My friend, Peter, discovering that I am floating (flouting) my resume publicly, has presented me with some persuasive arguments why this course of action is either unwise or unnecessary. His first consideration is a kind of Pascal's Wager with the Social Security Administraton, though I think Jimmy the Greek's Retirement Advice is closer to the spirit of the thing: it's a safe bet that anyone is either going to live for a while, or not. Social Security is a betting pool in which we are entitled to bet against the government. If we wait until we've optimized our benefits - say at age 70 - then we're betting that we live long enough to cash in the most chips we can at the window. We're also betting that we live far enough past 70 to enjoy this modest increase in winnings. But if we go for the cash early, even though it's a smaller pot, we're betting that we might crap out tomorrow. If we cash in early and survive, then of course in the longer stretch we'll come out ahead (and of course if we don't we will be beyond caring). And then there's the partisan/political wrinkle to consider: with the Grand Old Privatizers in conrol of the Congressional House, it's anyone's guess if your chips will be negotiable when you do take them up to the window.

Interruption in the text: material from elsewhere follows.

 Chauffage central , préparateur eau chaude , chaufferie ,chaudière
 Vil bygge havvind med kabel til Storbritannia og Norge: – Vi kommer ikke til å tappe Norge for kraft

This casino may close before your roulette wheel comes up red or black. The current Republican ascendancy makes your odds better if you take the money while it's still there and run - don't worry about the break-even point, take it while you can and spend it like you stole it. This is the argument from wisdom.

Then there's the argument from necessity. The less you need, the less you need. And admittedly I don't need much (although even the little I do need seems to get harder to pay for). This is the "Simplify, simplify, simplify" argument, or as my alter ego tells me daily, "I have enough money to last me the rest of my life, unless I buy something." (This is known as the Jackie Mason School of Economic Theory.) There's something to this of course, although those who think this way and try to bring it off usually end up in the early stages looking something like this:

(Thoreau was, as it happens, an intellectual forebear of the Digital Age: "An honest man has hardly need to count more than his ten fingers, or in extreme cases he may add his ten toes, and lump the rest. . . . I say, let your affairs be as two or three . . .  and keep your accounts on your thumb nail.") 

Eventually, after years of simplicity, self-denial, staying in the front yard, buying gasoline in mason jars, making furniture out of logs, hunting the neighbors' pets after dark, and learning to think of "found objects" as "art" 

 "You'll never believe what I found!"

 the man of simplicity begins to look like

"Brother, can you spare a dhoti?"

It is evident by now that I am a Lamarckian, which is to say that I subscribe to the discredited biological theory that hereditary traits are acquired through external, environmental factors such as simplicity, abject poverty, starvation, having to walk everywhere, and so on. For example, let's imagine that, over a million years or so, lions ate every single wildebeest . . . no, that's not going to work. Well, in its simplest terms, Lamarckianism suggests that if a woman enceinte, or a mother-to-be, were startled some dark night by an oncoming motorcycle, she would bear a one-eyed offspring. Lamarck was initially thought to be discredited when his detractors pointed out that the original Homeric Cyclops was born before the era of the motorcycle. But recent archeological studies have unearthed remnants of the Stradivarius 1200, the preferred mount of the ancient Parthian marauders.